If the answer is in the affirmative, GMA said that broadcasting  entities would certainly encounter major difficulties primarily “in monitoring  the broadcasting minutes spent by numerous candidates for various elective  positions” broadcast in other TV and radio networks, “and therefore compliance  with the New Rules will be cruel and oppressive.” It should be noted that, under  the New Rules, the officers of the Network would be held criminally liable for  any violations of the candidates with respect to the allowed airtime limits.

 

The Network added that even if the candidates will be required to  submit their written certification of their broadcasting minutes, the  verification of the authenticity of the certifications would pose “burdensome,  oppressive, and unreasonable” demands given that GMA does not have the required  expertise to perform such, and would entail added and substantial costs to the  Network.

 

While it may have the available means and competence to monitor all  of the political advertisements aired on its TV and radio stations nationwide,  GMA pointed out that it “does not have the required capability (or even the  opportunity as those networks and entities may not allow access to their  facilities) to undertake an accurate monitoring and attain a reasonable degree  of certainty of a candidate’s (or all the candidates’) remaining quota of  broadcasting minutes.

 

The Network also argued that given the dynamic nature of the  broadcast industry, any breach of the allowed TV and radio minutes, which is  penalized as a criminal offense, would become a controversial issue among  broadcast networks and content providers for cable TV, and “spawn network  cross-accusations that violations did not occur in their own fence, but in the  others’.”

 

GMA added that the limited number of broadcast minutes brought about  by the New Rules would “unduly pull or gravitate” candidates to a few large  networks with high ratings to the detriment of the small ones. GMA further  stated that this media pull may still result in an increased cost for broadcast  services, rendering the “equal access to media time” rule in Sections 2 and 6 of  Republic Act No. 9006 meaningless as it puts candidates with low campaign  budgets at a disadvantage.

 

GMA thus urged that the same rule on the airtime allotment in the  2010 elections based on a per station basis be reinstated for purposes of the  2013 elections. Otherwise, GMA said that it “would find itself in a quandary or  worse, be indicted for an election offense.”

 

In addition, GMA expressed its confusion over the provisions that  required the prior approval of the COMELEC “for appearances or guestings by a  candidate on any bona fide newscast, news interview or news documentary even as  said guesting or appearance is deemed incidental and not considered as broadcast  election propaganda,” as stated in the New Rules.
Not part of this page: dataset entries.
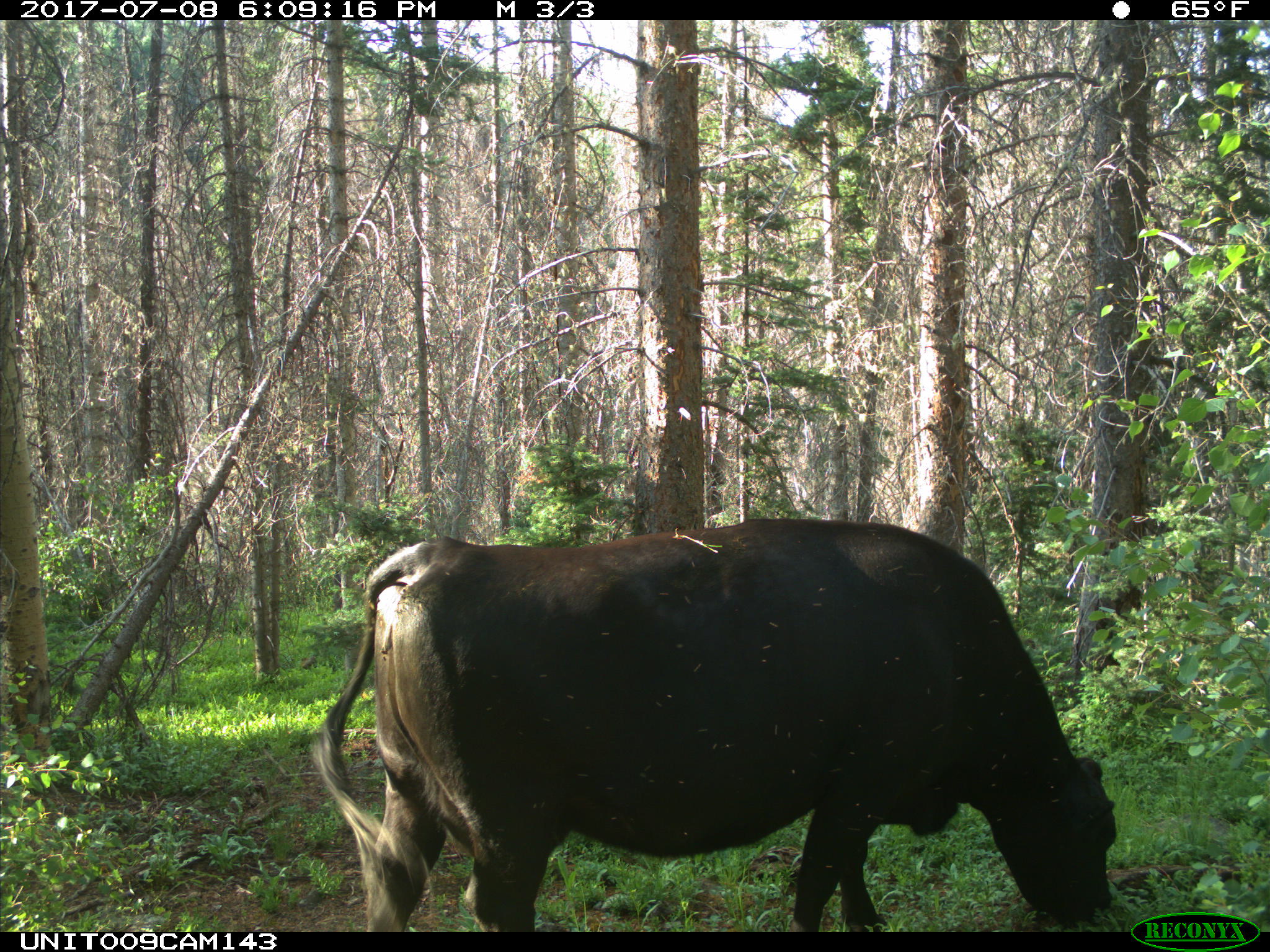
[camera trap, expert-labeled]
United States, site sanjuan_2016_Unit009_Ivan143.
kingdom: Animalia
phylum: Chordata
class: Mammalia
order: Artiodactyla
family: Bovidae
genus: Bos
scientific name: Bos taurus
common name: domestic cow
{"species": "Bos taurus (domestic cow)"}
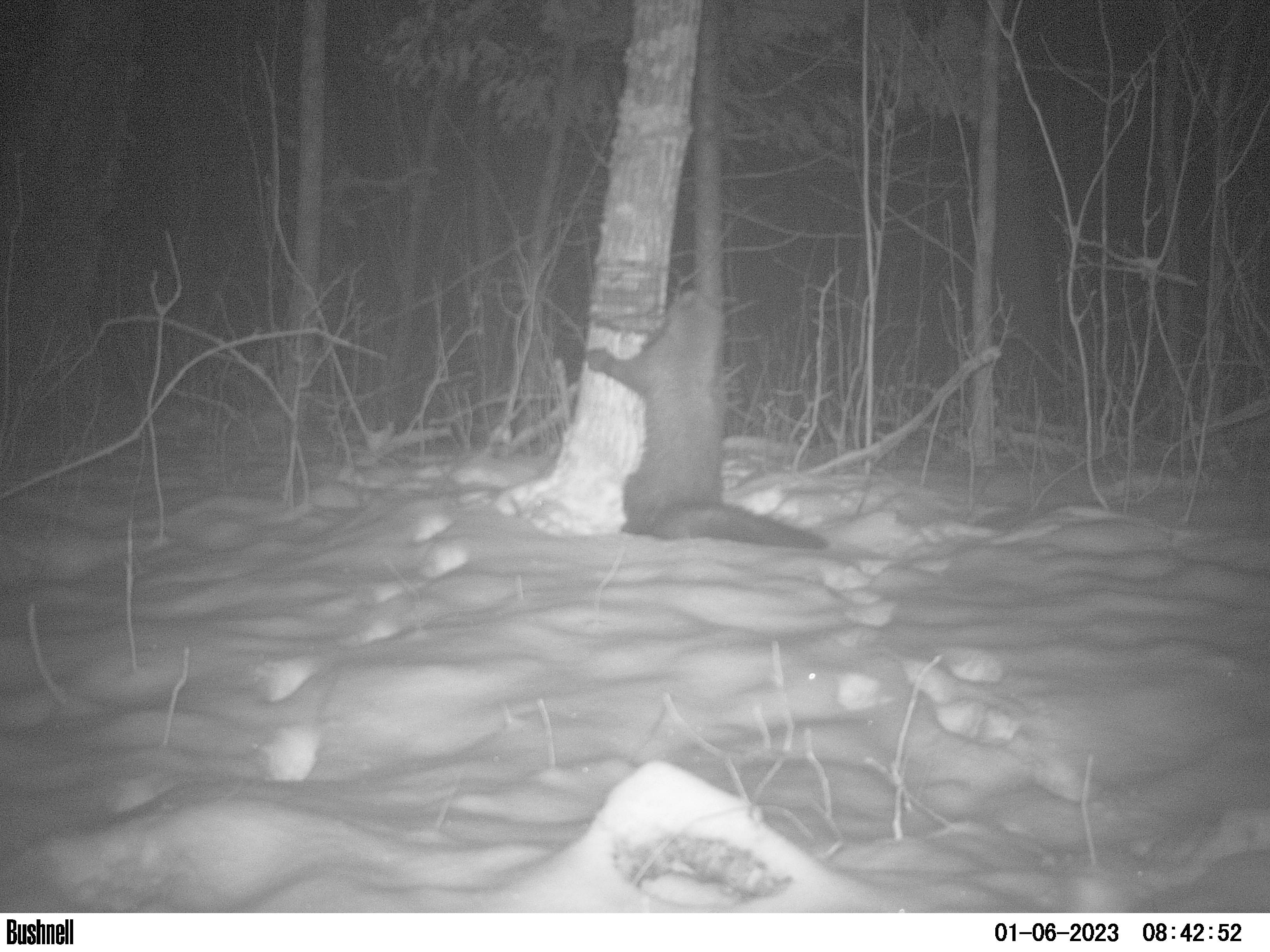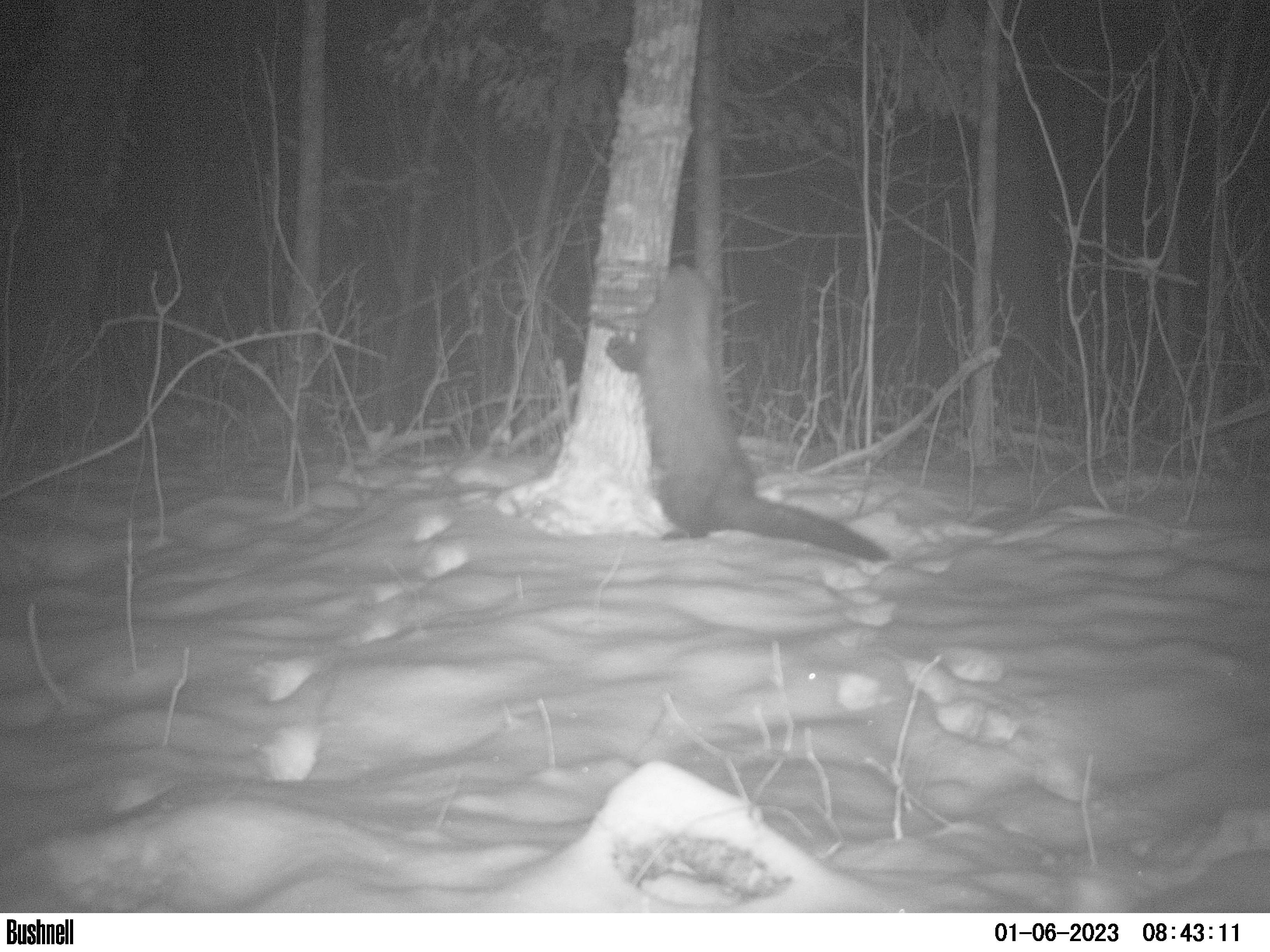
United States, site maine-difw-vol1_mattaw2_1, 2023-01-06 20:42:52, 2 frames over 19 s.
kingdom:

GMA thus puts in question as  to why it should be required to “afford other candidates equal opportunity to  promote their candidacy especially if their appearance is not really pertinent  to a news documentary or report being made.”

 

The Network further argued that this interference in the content of  news reporting would not only require added manpower and logistical resources,  but would likewise invite challenges on the right of free expression. In  relation to this, GMA submitted that it should be given leeway to determine on  its own which matters are considered newsworthy enough for broadcast considering  that it has 50 years of experience and expertise in the broadcast  industry.

 

Further, GMA said that while it understands that the COMELEC may  issue rules and regulations, the Network maintains that the company and its  officers should not be faulted and held criminally liable “for any breach of the  time limits provided under the New Rules.” GMA referred to it as “a marked  deviation” from the list of election offenses, which mostly include deliberate  acts undertaken by candidates and their representatives.